La lune était éclairée et retenue prisonnières à la cime d'un arbre. L'immobilité liquide de la nuit environnante lui faisait ressentir une immense pitié pour lui-même.
- Stephen Crane
L'éclat de la lune m'avait poussée à sortir par ma fenêtre pour m'installer sur le toit du vieux bâtiment dans lequel je suis coincée depuis toutes ces années. Je fermais les yeux en comptant les bons souvenirs au milieu de ceux qui sont si amer. Ceux-là sont beaucoup plus nombreux. Ça ne va pas trop en réalité, mais j'essaye de ne pas calculer cette tristesse et ce ras-le-bol.Je ne comprends pas comment est-ce que mon cœur fonctionne. Il y avait des jours où je me disais que ce n'est rien, qu'il faut tenir et que d'un moment à l'autre, je sortirai de là. Mais le soir, je me retrouve encore une fois assise ici à fouiller dans ce tas de souvenirs moches, à fouiller dans ce linge sale.

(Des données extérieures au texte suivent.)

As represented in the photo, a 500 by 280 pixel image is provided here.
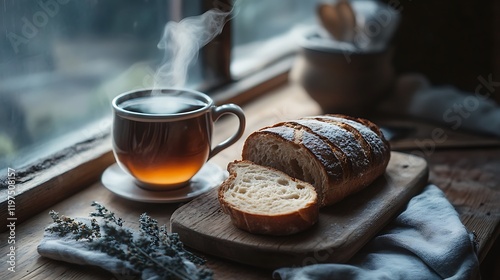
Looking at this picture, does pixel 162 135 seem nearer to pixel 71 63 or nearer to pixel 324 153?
pixel 324 153

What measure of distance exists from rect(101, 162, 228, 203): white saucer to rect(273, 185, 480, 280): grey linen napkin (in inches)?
13.1

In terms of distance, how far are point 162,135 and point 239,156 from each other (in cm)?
38

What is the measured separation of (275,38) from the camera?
238 cm

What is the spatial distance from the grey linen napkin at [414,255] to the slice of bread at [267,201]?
9 centimetres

J'ouvrais les yeux et fixais l'horizon noir, il me cache trop de choses, ces murs me privent de trop de choses. Est-ce que la lune voit mon regard crier à l'aide ? C'est la seule que je laisse m'envelopper, me regarder sans retenue.

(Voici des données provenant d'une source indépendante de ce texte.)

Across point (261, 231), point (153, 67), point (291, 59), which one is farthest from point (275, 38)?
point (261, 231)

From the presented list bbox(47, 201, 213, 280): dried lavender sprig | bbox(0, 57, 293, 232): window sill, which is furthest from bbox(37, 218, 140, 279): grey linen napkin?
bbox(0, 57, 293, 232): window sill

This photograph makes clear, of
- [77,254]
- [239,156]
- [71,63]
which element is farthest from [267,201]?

Ces murs ? Ce Sont ceux d'un internat catholique. Ce sont des murs d'acier qui renferment des âmes torturées. Nos âmes impures jetées ici telle une carcasse qui a été dépouillée de sa dignité et de sa liberté. On ne doit pas s'endormir sans demander pardon pour nos pêchés ou plutôt, pour ce que nous sommes. On doit se flageller pour avoir été à un moment donné faible, perdu, sans repère.

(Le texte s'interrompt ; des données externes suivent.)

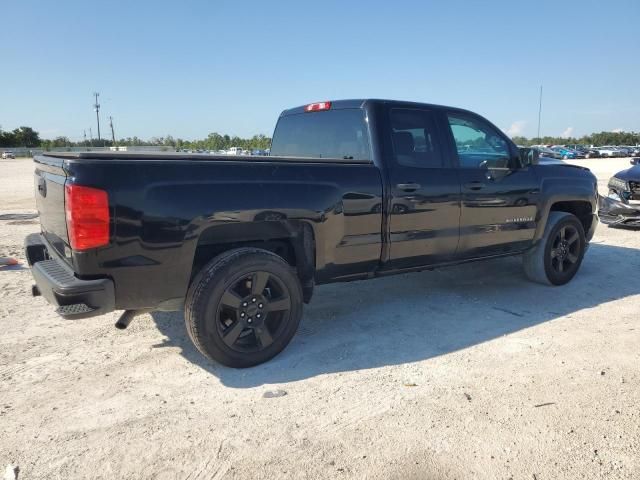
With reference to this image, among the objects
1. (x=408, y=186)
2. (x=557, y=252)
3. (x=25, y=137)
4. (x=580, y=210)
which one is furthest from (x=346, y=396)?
(x=25, y=137)

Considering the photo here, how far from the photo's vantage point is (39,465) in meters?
2.42

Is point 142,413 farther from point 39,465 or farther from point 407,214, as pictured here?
point 407,214

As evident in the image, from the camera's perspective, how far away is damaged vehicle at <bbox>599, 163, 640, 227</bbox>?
8750mm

On a osé un jour dévier du bon chemin. J'ai fait le tour du monde qui, pour moi, se résume à un vieux bâtiment et j'ai pu constater qu'il est bien moche. Il faut se faire pardonner, ils se présentent comme des sauveurs, ceux qui vont purifier notre âme, ce sont eux notre dernière chance. Mais le temps se fait long et lourd, il nous caresse l'échine comme le bout d'une lame qui demande trop de patience pour pouvoir soutenir la douleur aiguë. Et moi, je suis en fin de
vie. Ces murs me bouffent de l'intérieur et je mangue de patience. Je n'ai pas le temps pour que l'on me demande de patienter, pour que l'on me dise que la lame arrivera bientôt en bas de mon dos et que son trajet sera terminé.